----- Excerpt -----

Skip to content

Telegram Bot that detects and deletes or blurs images, videos and emojis that contain faces. Use https://t.me/muslim_privacy_bot or create your own bot using this code.

License

Notifications You must be signed in to change notification settings

jojo786/TelegramTasweerBot

Repository files navigation

Pipeline

TelegramTasweerBot

Telegram Bot that detects and deletes representations of animate objects. It could be used to remove personally identifiable information (PII) from telegram. Its written in python 3, using the python-telegram-bot telegram bot framework. It runs on AWS Lambda, or as a standalone python program.

Read my blog post.

Architecture

Requests come in via the Lambda URL endpoint, which get routed to a Lambda function. The Lambda function gets the Telegram Token from SSM Parameter Store. Logs are stored on CloudWatch. The CI/CD pipeline will provision both a dev and prod environment.

architecture

Powertools for AWS Lambda (Python) is used for:

  • Parameters: gets the telegram token from AWS Systems Manager Parameter Store
  • Metrics: stores cusom metrics using Amazon CloudWatch Embedded Metric Format (EMF) to visualise the bot activity per message in CloudWatch:

Custom Metrics

Types of Telegram messages/objects detected

The bot detects these types of objects in a telegram channel/group:

Images

It uses AWS Rekognition to detect faces in an image, and then deletes it. This bot now uses https://aws.amazon.com/blogs/compute/creating-a-serverless-face-blurring-service-for-photos-in-amazon-s3/ to obscure/blur the faces in the images, and posts the modified image back to Telegram

Videos

Once the filter picks up a video, it deletes it.

Emojis

Emojis are part of telegram text messages, so to prevent the bot from accessing all messages, this bot uses a Telegram Message Handler with a regex to catch only blacklisted emojis. This ensures that that the bot does not access most messages, and lowers the amount of times Telegram will invoke the bot (which will also keep the cost of running the bot low). The bot uses a blacklist/blocklist of emojis that are to be removed. Only messages with those emojis will be sent to the bot, which will replace the emoji image with its text short code, which is sometimes called CLDR. E.g. a smiling face emoji will be replaced by :grinning_face_with_big_eyes:. It does it as follows: a handler with a blocklist is used to catch haraam emojis, deletes the message, then the python emoji library is used, by calling the demojize method on the message, which replaces emojis in the text message with their text representation, and the bot then reposts the modified message back. However, this can be seen as intrusive, as the now modified message appears as sent from the bot, and not the original person that sent the message. So therefore you want to minimise the blocklist to ONLY include haraam emojis.

----- Excerpted records -----

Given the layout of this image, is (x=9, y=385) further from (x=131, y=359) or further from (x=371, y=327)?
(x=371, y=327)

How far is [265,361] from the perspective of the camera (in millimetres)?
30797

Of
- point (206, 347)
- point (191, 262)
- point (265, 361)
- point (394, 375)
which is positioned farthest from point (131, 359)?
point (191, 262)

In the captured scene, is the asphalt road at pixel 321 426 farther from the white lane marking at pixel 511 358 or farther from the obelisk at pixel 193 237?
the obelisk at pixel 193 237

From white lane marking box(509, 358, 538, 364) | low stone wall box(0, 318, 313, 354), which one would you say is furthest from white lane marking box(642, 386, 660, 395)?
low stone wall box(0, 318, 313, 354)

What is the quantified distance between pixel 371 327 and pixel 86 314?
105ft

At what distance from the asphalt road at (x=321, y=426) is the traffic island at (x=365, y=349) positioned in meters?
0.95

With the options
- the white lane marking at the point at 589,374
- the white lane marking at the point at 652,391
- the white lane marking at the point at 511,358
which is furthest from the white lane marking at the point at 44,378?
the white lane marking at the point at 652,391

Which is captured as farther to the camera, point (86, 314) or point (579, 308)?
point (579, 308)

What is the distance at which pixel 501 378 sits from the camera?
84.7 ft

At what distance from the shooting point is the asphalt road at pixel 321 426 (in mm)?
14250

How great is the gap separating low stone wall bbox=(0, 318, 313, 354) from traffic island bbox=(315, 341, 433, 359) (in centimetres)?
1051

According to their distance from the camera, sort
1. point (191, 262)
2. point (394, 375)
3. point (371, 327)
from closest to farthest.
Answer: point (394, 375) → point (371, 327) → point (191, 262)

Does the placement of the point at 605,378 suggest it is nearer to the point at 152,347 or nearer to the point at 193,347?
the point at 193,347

-----

### Written request
List the types of Telegram messages or objects that the TelegramTasweerBot description says the bot detects. The rows have no role in this.

### The answer
Images, videos, emojis